Gérer les correspondances de polices : updmap et getnonfreefonts

Une correspondance de polices est une table ligne à ligne qui dit : « la police que TeX appelle sous ce nom est en réalité ce fichier, et voici comment l’intégrer au PDF ». Il y a pdftex.map pour pdftex et dvipdfmx, psfonts.map pour dvips, kanjix.map pour le japonais, et d’autres. On ne les écrit jamais à la main — c’est updmap qui les engendre. Pour l’ordre de grandeur, comptez les lignes : pdftex.map fait ici 45 443 lignes. Installer un package de polices et laisser tourner updmap, c’est ce qui met cette table à jour ; c’est seulement alors que la police peut être intégrée à un PDF.

updmap a deux visages — updmap-sys pour tout le système et updmap-user pour vous seul — et c’est là que se cache le piège le plus vicieux de la configuration de TeX Live. updmap --help en avertit lui-même : dès lors qu’updmap-user a été exécuté, ne serait-ce qu’une fois, exécuter updmap-sys n’a plus aucun effet. Un fichier de configuration personnel est créé et masque désormais celui du système. updmap-sys émet bien un avertissement dans ce cas, mais sans en connaître la cause on peut chercher très longtemps pourquoi un lancement en administrateur ne change rien. La règle sûre : n’utiliser qu’updmap-sys et ne jamais toucher à updmap-user.
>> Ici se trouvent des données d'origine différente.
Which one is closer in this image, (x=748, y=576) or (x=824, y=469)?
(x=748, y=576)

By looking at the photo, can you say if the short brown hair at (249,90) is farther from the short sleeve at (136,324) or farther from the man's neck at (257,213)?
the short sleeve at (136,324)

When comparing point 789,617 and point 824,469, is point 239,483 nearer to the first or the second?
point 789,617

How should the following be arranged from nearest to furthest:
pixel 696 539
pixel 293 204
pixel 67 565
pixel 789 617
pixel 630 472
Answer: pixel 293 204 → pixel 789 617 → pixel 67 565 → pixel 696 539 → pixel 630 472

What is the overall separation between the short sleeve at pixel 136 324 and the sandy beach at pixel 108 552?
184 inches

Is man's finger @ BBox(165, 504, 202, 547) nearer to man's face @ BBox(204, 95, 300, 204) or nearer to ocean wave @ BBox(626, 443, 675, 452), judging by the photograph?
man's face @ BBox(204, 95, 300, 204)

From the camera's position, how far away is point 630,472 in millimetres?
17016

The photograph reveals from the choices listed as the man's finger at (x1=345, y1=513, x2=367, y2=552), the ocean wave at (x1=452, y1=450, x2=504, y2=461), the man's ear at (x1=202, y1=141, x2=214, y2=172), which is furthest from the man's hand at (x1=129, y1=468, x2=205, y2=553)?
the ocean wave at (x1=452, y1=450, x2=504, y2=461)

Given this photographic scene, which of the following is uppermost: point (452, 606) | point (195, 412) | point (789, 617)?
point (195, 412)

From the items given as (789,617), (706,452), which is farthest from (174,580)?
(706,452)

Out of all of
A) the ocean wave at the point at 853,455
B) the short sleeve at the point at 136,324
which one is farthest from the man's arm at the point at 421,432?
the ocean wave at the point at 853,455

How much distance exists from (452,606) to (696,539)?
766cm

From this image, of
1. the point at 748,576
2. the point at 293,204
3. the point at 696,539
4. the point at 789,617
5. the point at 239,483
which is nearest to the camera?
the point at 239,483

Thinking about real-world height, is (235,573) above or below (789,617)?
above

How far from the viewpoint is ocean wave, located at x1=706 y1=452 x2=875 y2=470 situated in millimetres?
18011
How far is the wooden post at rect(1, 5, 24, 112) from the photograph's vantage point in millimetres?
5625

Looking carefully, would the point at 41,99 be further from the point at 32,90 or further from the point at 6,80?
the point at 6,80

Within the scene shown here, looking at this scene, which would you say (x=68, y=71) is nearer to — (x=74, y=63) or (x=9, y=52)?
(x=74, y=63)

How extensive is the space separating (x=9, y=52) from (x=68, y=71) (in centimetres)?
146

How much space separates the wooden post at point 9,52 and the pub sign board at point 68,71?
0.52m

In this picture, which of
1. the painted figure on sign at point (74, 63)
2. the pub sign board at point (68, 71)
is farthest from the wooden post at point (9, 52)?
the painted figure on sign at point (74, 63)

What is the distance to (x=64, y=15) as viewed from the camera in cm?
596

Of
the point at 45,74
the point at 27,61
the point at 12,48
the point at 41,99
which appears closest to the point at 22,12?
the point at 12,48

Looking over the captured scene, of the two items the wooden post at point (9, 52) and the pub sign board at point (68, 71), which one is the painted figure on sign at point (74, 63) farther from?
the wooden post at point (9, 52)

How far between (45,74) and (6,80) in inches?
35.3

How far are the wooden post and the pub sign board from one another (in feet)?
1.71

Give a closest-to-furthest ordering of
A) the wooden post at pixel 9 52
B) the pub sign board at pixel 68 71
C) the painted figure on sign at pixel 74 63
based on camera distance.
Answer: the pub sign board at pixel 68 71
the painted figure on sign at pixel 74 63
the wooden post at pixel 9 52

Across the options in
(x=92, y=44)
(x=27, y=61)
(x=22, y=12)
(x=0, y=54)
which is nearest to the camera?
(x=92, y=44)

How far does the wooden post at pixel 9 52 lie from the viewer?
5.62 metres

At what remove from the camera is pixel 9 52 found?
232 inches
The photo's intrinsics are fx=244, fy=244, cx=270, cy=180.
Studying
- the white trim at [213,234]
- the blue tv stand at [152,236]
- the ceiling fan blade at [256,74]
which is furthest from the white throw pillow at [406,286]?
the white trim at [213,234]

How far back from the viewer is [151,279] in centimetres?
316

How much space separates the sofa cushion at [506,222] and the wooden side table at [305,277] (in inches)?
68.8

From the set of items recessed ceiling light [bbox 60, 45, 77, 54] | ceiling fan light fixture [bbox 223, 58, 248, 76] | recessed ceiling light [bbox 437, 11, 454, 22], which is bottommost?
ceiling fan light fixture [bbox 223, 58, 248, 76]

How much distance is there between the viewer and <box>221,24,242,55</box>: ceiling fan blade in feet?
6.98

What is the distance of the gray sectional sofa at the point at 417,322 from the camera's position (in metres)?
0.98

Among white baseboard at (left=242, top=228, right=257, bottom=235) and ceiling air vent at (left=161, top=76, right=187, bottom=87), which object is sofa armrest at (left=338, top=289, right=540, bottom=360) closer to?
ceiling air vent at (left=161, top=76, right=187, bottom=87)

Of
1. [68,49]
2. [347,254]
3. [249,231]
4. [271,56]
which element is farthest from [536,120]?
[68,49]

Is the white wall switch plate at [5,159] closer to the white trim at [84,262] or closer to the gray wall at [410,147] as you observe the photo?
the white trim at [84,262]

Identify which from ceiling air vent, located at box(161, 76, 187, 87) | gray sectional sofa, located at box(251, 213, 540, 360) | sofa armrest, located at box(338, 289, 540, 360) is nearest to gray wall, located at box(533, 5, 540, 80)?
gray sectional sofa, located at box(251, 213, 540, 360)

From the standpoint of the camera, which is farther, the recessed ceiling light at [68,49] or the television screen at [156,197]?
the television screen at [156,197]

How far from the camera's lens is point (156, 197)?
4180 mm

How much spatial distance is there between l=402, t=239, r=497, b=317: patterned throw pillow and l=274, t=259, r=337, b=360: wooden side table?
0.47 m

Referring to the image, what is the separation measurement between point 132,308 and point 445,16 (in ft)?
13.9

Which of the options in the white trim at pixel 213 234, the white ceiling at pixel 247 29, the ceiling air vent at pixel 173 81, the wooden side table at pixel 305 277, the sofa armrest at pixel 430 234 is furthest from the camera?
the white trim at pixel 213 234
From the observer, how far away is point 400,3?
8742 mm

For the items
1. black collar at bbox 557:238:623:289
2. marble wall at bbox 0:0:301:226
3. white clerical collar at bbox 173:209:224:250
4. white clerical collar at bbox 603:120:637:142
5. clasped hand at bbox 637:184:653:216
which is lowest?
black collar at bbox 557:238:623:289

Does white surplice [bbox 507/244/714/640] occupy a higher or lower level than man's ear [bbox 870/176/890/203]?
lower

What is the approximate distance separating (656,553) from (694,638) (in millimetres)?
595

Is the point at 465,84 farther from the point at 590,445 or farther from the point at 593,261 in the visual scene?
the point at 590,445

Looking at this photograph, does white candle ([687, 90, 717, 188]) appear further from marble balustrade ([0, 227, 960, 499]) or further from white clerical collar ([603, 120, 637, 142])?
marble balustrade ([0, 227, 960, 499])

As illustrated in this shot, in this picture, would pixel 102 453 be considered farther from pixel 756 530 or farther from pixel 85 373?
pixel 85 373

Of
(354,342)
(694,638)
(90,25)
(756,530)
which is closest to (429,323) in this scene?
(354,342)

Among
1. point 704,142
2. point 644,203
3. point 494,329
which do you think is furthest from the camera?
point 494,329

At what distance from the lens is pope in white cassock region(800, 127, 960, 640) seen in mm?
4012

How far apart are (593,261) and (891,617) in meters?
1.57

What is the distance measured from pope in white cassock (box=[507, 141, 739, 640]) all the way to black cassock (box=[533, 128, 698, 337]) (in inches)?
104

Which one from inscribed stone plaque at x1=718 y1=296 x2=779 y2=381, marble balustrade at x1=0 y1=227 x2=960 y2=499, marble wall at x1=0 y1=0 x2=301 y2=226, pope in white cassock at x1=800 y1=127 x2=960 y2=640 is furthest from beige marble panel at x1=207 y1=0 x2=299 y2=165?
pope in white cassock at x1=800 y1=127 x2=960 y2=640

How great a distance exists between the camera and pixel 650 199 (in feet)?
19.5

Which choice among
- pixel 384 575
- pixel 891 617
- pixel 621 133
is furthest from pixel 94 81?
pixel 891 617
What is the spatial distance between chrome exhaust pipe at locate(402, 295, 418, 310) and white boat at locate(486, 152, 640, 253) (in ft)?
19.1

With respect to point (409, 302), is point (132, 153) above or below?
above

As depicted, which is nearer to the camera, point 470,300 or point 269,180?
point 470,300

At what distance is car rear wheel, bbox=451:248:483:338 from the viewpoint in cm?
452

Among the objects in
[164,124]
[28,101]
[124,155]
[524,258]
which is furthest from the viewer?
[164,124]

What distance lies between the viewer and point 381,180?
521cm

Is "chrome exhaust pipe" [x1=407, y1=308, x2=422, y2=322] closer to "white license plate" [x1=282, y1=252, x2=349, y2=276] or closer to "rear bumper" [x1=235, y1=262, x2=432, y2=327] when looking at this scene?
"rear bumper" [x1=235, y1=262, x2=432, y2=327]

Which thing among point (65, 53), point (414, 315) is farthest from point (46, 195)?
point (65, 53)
L’intégration des polices japonaises, chinoises et coréennes possède sa propre porte d’entrée : kanji-config-updmap-sys. Il appelle updmap en dessous et permet de changer la famille de polices CJK intégrée aux PDF. Avec status, il indique l’état courant — sur cette machine, la famille japonaise actuelle est haranoaji, les familles disponibles étant haranoaji, ipa et ipaex. Autrement dit, les polices japonaises fournies dans TeX Live sont Harano Aji et IPA / IPAex, et Noto CJK et Source Han n’y figurent pas. Pour les employer, on pointe vers les polices installées dans le système d’exploitation, ou on les installe séparément.

terminal
# Ask, without changing anything: which CJK family is embedded?
kanji-config-updmap-sys status

# Switch the embedded Japanese family, machine-wide
sudo kanji-config-updmap-sys haranoaji

# Rebuild the map files after a manual font install
sudo updmap-sys        # never updmap-user: it permanently shadows updmap-sys

Pour finir, les polices qui ne peuvent pas voyager avec la distribution. Une police sous licence « libre d’usage mais non vendable » ne peut pas être intégrée à TeX Live, qui est aussi distribué sur un DVD mis en vente. Le script getnonfreefonts de TUG existe précisément pour cela : il récupère la police et ses fichiers de support TeX depuis CTAN et configure le tout pour que TeX les trouve. La clé est la distinction entre --user (vers TEXMFHOME) et --sys (vers l’arborescence système). La commande distincte getnonfreefonts-sys que l’on voit dans d’anciens textes n’existe plus — pour tous les utilisateurs de la machine, lancez getnonfreefonts --sys … avec les droits d’administrateur. --lsfonts énumère ce qui est proposé.

terminal
# See what is on offer, then install into your own tree
getnonfreefonts --user --lsfonts
getnonfreefonts --user luximono

# Or system-wide, for everyone on the machine
sudo getnonfreefonts --sys luximono
  • Installez les packages généraux avec tlmgr. Une copie périmée laissée dans le dossier du manuscrit continue de l’emporter après une mise à jour et produit des pannes que personne n’explique.
  • Les fichiers propres à un modèle de conférence peuvent résider dans le dépôt du manuscrit, car ils appartiennent au lot de soumission et non à la distribution.
  • Sur les machines partagées et en CI, consignez dans le README ou le .latexmkrc le millésime de TeX Live, les noms des packages ajoutés et tout dépôt ou tag Docker figé. « Je l’ai installé une fois sur mon portable » n’est pas de la reproductibilité.
  • Ne lancez pas tlmgr update --self --all juste avant une remise. Vous produiriez le PDF avec des packages différents de ceux de la veille. Essayez les mises à jour un autre jour.
  • N’utilisez jamais updmap-user. Un seul lancement suffit pour qu’updmap-sys n’ait plus aucun effet, et la cause est ensuite extrêmement difficile à repérer.